Text:
━━━━━━

The Meditation Mantra of the Month (pranayama – movement of breath and energy) also has me thinking about the current reality of the United States in response to the COVID-19 pandemic, that has overwhelmed and thrown us all off balance, by our own knee-jerk reactions. I don’t really know what to think anymore. My response is to stay home. Keep my people close in our little bubble. I don’t like any of the options of returning to school. Nor do I like the option of starting my own home-school, no thank you.
The Corona Virus & The Racism Virus is in the air we breathe. We can’t NOT breathe it in. We aren’t immune to it, even if you think you have been there and moved on from it. It’s with us, and it isn’t going to go away any time soon. And all of the options of responding to the virus seem — UGH. Not enough. Too late. Misguided. Corrupt. Off-base. Exclusive. Not good for the Whole of Community — All Of Us, together.
I think what seems lacking in all of the options is a fierce love for each other. A resilient commitment to compassion, mercy, and grace for each other. It seems like we are only going to Love Our Way Through These Pandemics of Racism and COVID-19. That’s it. Below is a super powerful poem that is often running in the back of my mind, or at least the first verse of it. It is by Aurora Levins Morales. Please Go to her website and check her out. She has lots more beautiful art that we need in this world. The title is “V’ahavta”. The V’ahavta, as I understand it, is a Jewish prayer that means You Shall Love. You Shall Love. YOU. SHALL. LOVE.
Say these words when you lie down and when you rise up,
when you go out and when you return. In times of mourning
and in times of joy. Inscribe them on your doorposts,
embroider them on your garments, tattoo them on your shoulders,
teach them to your children, your neighbors, your enemies,
recite them in your sleep, here in the cruel shadow of empire:
Another world is possible.
Thus spoke the prophet Roque Dalton:
All together they have more death than we,
but all together, we have more life than they.
There is more bloody death in their hands
than we could ever wield, unless
we lay down our souls to become them,
and then we will lose everything. So instead,
imagine winning. This is your sacred task.
This is your power. Imagine
every detail of winning, the exact smell of the summer streets
in which no one has been shot, the muscles you have never
unclenched from worry, gone soft as newborn skin,
the sparkling taste of food when we know
that no one on earth is hungry, that the beggars are fed,
that the old man under the bridge and the woman
wrapping herself in thin sheets in the back seat of a car,
and the children who suck on stones,
nest under a flock of roofs that keep multiplying their shelter.
Lean with all your being towards that day
when the poor of the world shake down a rain of good fortune
out of the heavy clouds, and justice rolls down like waters.
Defend the world in which we win as if it were your child.
It is your child.
Defend it as if it were your lover.
It is your lover.
When you inhale and when you exhale
breathe the possibility of another world
into the 37.2 trillion cells of your body
until it shines with hope.
Then imagine more.
Imagine rape is unimaginable. Imagine war is a scarcely credible rumor
That the crimes of our age, the grotesque inhumanities of greed,
the sheer and astounding shamelessness of it, the vast fortunes
made by stealing lives, the horrible normalcy it came to have,
is unimaginable to our heirs, the generations of the free.
Don’t waver. Don’t let despair sink its sharp teeth
Into the throat with which you sing. Escalate your dreams.
Make them burn so fiercely that you can follow them down
any dark alleyway of history and not lose your way.
Make them burn clear as a starry drinking gourd
Over the grim fog of exhaustion, and keep walking.
Hold hands. Share water. Keep imagining.

━━━━━━

Data under study:
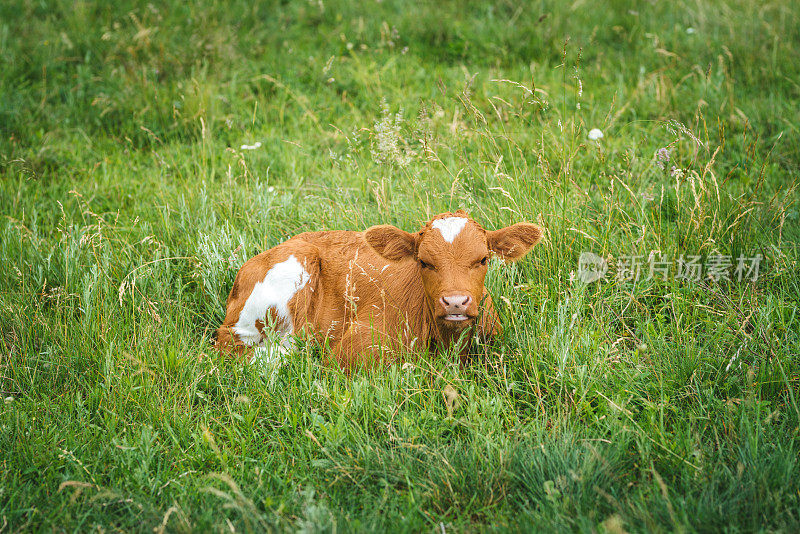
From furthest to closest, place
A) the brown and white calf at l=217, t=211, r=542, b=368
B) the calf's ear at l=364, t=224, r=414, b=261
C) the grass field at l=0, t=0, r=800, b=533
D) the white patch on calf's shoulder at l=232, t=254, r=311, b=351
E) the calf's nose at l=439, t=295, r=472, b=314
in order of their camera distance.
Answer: the white patch on calf's shoulder at l=232, t=254, r=311, b=351 < the calf's ear at l=364, t=224, r=414, b=261 < the brown and white calf at l=217, t=211, r=542, b=368 < the calf's nose at l=439, t=295, r=472, b=314 < the grass field at l=0, t=0, r=800, b=533

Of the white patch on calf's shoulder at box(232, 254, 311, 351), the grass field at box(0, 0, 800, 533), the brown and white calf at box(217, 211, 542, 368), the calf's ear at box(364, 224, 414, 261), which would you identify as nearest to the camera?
the grass field at box(0, 0, 800, 533)

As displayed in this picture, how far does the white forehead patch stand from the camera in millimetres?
3264

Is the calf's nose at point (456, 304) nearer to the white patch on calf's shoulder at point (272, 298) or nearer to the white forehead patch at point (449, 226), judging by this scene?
the white forehead patch at point (449, 226)

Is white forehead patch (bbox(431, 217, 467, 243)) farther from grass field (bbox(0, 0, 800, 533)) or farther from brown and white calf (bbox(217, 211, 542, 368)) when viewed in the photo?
grass field (bbox(0, 0, 800, 533))

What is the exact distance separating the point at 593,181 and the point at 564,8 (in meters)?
3.57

━━━━━━

Task instructions:
[A] In the post, who wrote the poem "V'ahavta"?
[B] Extract the passage of the post from "Say these words" up to and including "world is possible.", copying it word for word.

Per-task answers:
[A] Aurora Levins Morales.

[B]
Say these words when you lie down and when you rise up,
when you go out and when you return. In times of mourning
and in times of joy. Inscribe them on your doorposts,
embroider them on your garments, tattoo them on your shoulders,
teach them to your children, your neighbors, your enemies,
recite them in your sleep, here in the cruel shadow of empire:
Another world is possible.